begin RECORDS FOR THIS EXERCISE

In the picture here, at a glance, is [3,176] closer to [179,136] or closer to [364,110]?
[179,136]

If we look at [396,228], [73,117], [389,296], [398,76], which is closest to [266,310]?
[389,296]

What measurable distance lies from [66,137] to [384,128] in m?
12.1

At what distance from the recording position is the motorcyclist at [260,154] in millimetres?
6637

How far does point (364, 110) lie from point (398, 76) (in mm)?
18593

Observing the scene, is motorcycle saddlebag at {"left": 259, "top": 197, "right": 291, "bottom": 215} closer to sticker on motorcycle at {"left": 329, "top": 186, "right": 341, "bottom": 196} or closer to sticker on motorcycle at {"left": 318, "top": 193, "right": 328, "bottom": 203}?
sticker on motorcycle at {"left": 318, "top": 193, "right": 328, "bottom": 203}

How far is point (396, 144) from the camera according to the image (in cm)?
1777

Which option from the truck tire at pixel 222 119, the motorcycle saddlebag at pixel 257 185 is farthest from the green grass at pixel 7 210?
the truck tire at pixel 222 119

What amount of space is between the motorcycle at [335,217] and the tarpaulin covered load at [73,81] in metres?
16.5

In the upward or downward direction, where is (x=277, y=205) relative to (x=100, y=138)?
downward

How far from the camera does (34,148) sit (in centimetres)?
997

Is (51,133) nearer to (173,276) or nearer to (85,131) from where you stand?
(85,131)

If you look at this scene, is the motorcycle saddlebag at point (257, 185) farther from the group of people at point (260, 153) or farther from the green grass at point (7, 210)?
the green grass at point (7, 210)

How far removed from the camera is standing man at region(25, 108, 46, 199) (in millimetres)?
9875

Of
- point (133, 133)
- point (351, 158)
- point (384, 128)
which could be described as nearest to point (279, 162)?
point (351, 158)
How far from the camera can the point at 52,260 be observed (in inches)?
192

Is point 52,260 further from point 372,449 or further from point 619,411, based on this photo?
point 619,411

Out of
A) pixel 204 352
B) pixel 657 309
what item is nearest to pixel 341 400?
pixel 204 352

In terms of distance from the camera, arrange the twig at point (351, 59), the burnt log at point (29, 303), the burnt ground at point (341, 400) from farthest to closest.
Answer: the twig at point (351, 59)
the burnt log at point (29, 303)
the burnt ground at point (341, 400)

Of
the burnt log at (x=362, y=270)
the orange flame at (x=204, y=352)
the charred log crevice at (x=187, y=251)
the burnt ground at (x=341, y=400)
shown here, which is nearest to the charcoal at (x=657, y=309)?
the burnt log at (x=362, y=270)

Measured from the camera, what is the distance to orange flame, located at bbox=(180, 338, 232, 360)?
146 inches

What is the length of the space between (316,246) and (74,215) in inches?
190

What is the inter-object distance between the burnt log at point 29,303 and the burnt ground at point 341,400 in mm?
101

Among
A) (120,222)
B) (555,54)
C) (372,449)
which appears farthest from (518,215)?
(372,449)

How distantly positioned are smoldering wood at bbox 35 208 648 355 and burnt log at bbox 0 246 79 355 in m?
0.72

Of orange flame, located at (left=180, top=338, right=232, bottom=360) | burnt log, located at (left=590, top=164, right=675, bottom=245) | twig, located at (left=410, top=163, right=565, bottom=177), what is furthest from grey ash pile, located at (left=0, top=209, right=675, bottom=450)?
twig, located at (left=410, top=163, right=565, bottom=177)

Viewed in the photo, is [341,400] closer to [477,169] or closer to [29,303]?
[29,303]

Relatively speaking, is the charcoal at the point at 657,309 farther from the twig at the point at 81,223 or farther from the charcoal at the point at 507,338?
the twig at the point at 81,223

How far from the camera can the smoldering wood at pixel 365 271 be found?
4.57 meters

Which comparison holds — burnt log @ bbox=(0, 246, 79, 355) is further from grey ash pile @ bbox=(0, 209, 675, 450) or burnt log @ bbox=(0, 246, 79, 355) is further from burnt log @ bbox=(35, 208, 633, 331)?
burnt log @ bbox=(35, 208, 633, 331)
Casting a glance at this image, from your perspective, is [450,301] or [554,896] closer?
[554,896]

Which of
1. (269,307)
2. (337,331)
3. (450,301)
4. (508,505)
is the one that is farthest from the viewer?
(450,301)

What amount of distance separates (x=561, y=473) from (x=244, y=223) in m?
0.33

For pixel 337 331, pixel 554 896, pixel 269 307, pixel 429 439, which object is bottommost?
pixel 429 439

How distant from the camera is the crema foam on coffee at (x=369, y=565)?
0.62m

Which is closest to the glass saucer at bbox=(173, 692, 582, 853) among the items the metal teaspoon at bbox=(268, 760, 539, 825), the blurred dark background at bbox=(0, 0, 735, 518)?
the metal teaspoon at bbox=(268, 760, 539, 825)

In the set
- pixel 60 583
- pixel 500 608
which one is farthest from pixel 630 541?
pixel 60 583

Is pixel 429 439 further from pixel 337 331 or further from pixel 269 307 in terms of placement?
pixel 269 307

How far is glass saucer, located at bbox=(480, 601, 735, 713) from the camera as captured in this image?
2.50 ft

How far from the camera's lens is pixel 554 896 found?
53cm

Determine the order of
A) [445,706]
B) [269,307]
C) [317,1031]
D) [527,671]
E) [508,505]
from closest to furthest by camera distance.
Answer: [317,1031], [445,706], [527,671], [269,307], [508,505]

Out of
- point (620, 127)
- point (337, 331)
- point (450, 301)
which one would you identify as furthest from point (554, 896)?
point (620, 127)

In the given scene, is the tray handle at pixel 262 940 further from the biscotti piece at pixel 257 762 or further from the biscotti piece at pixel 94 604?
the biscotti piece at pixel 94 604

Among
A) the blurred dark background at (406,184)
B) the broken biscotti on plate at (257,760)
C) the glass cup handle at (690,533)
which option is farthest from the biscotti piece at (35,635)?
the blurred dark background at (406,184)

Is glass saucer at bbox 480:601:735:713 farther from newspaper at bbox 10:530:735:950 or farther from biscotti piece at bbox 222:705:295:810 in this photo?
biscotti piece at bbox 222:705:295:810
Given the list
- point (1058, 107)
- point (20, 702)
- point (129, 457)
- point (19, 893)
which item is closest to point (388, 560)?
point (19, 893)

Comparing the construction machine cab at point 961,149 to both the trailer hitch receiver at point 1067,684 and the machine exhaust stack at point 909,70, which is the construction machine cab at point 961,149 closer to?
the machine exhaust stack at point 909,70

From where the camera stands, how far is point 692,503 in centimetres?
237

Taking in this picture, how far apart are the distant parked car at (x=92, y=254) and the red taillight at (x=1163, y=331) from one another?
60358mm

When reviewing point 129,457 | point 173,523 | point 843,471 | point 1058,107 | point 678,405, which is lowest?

end RECORDS FOR THIS EXERCISE

- TASK INSTRUCTIONS -
Copy out the lines verbatim, beginning at the line that contains "Given the list" and continuing through the last of the lines.

- OUTPUT OF THE EXERCISE -
Given the list
- point (1058, 107)
- point (20, 702)
- point (129, 457)
- point (19, 893)
which item is closest to point (388, 560)?
point (19, 893)

Comparing the construction machine cab at point 961,149 to both the trailer hitch receiver at point 1067,684 and the machine exhaust stack at point 909,70, which is the construction machine cab at point 961,149 closer to?
the machine exhaust stack at point 909,70

From where the camera stands, how far is point 692,503 in centimetres?
237

Taking in this picture, how far apart are the distant parked car at (x=92, y=254) and the red taillight at (x=1163, y=331) from one another?
60358mm

When reviewing point 129,457 | point 173,523 | point 843,471 | point 1058,107 | point 678,405, which is lowest?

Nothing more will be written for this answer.